Exercise set
**1.** In the petascale software article, turn the paragraph that begins "The Storage Efficient Access (SEA) component" into a short bulleted list that keeps its main facts.
**2.** Continue the petascale software article from the point where it stops.

Excerpt provided
##############################

November 2007
Software Enabling Technologies for Petascale Science
Arie Shoshani, Lawrence Berkeley National Laboratory
Ilkay Altintas, San Diego Supercomputer Center
Alok Choudhary, Northwestern University
Terence Critchlow, Pacific Northwest National Laboratory
Chandrika Kamath, Lawrence Livermore National Laboratory
Bertram Ludäscher, University of California, Davis
Jarek Nieplocha, Pacific Northwest National Laboratory
Steve Parker, University of Utah
Rob Ross, Argonne National Laboratory
Nagiza Samatova, Oak Ridge National Laboratory
Mladen Vouk, North Carolina State University

Advanced I/O Infrastructure

As high-performance computing applications scale and move from performing simulation and computing to data analysis they become tremendously data-intensive, creating a potential bottleneck in the entire scientific discovery cycle. At the same time, it is a well-known phenomenon that I/O access rates have not kept pace with high-performance computing performance as a whole. Because of this phenomenon, it becomes increasingly important for us to extract the highest possible performance from the I/O hardware that is available to us. Even if the raw hardware capacity for storage and I/O is available in an infrastructure, the complexity arising from the scale and parallelism is daunting and requires significant advances in software to provide the required performance to applications.

Figure 8

Figure 8. The I/O stack.

The Storage Efficient Access (SEA) component provides the software infrastructure necessary for efficient use of the I/O hardware by applications. This is accomplished through a sequence of tightly coupled software layers, shown in Figure 8, building on top of I/O hardware at the bottom and providing application-oriented, high-level I/O interfaces at the top. Three APIs are made available for accessing SEA components: Parallel netCDF at the high-level I/O library level, ROMIO at the MPI-IO level, and Parallel Virtual File System (PVFS) at the file level.

Figure 9

Figure 9. Serialization problems in original netCDF removed in Parallel netCDF to achieve a 10 fold performance increase.

##############################

Information supplied
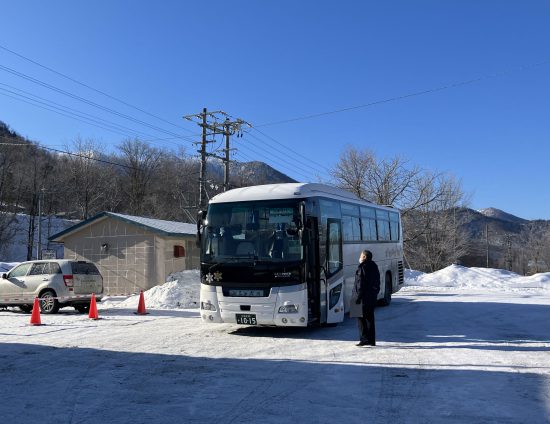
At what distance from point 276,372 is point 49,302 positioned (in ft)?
40.8

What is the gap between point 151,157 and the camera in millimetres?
75625

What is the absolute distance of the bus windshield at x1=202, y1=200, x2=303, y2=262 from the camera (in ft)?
36.5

##############################

Answers
**1.**
- The Storage Efficient Access (SEA) component supplies the software infrastructure that lets applications use I/O hardware efficiently.
- It does this through a sequence of tightly coupled software layers, shown in Figure 8, with I/O hardware at the bottom and high-level, application-oriented I/O interfaces at the top.
- SEA components can be accessed through three APIs:
  - Parallel netCDF, at the high-level I/O library level
  - ROMIO, at the MPI-IO level
  - Parallel Virtual File System (PVFS), at the file level

**2.**
PVFS9 can provide multiple GB/second parallel access rates, and is freely available. Above the parallel file system is software designed to aid applications in more efficiently accessing the parallel file system. Implementations of the MPI-IO interface are arguably the best example of this type of software. MPI-IO provides optimizations that help map complex data movement into efficient parallel file system operations. Our ROMIO10 MPI-IO interface implementation is freely distributed and is the most popular MPI-IO implementation for both clusters and a wide variety of vendor platforms. MPI-IO is a powerful but low-level interface that operates in terms of basic types, such as floating point numbers, stored at offsets in a file. However, some scientific applications desire more structured formats that map more closely to the application’s use, such as multidimensional datasets. NetCDF11 is a widely used API and portable file format that is popular in the climate simulation and data fusion communities. As part of the work in the SDM center, a parallel version of NetCDF (pNetCDF) was developed. It provides a new interface for accessing NetCDF data sets in parallel. This new parallel API closely mimics the original API, but is designed with scalability in mind and is implemented on top of MPI-IO. Performance evaluations using micro-benchmarks as well as application I/O kernels have shown major scalability improvements over previous efforts. Figure 9 shows schematically the concept of adding a parallel netCDF layer to eliminate serialization through a single processor.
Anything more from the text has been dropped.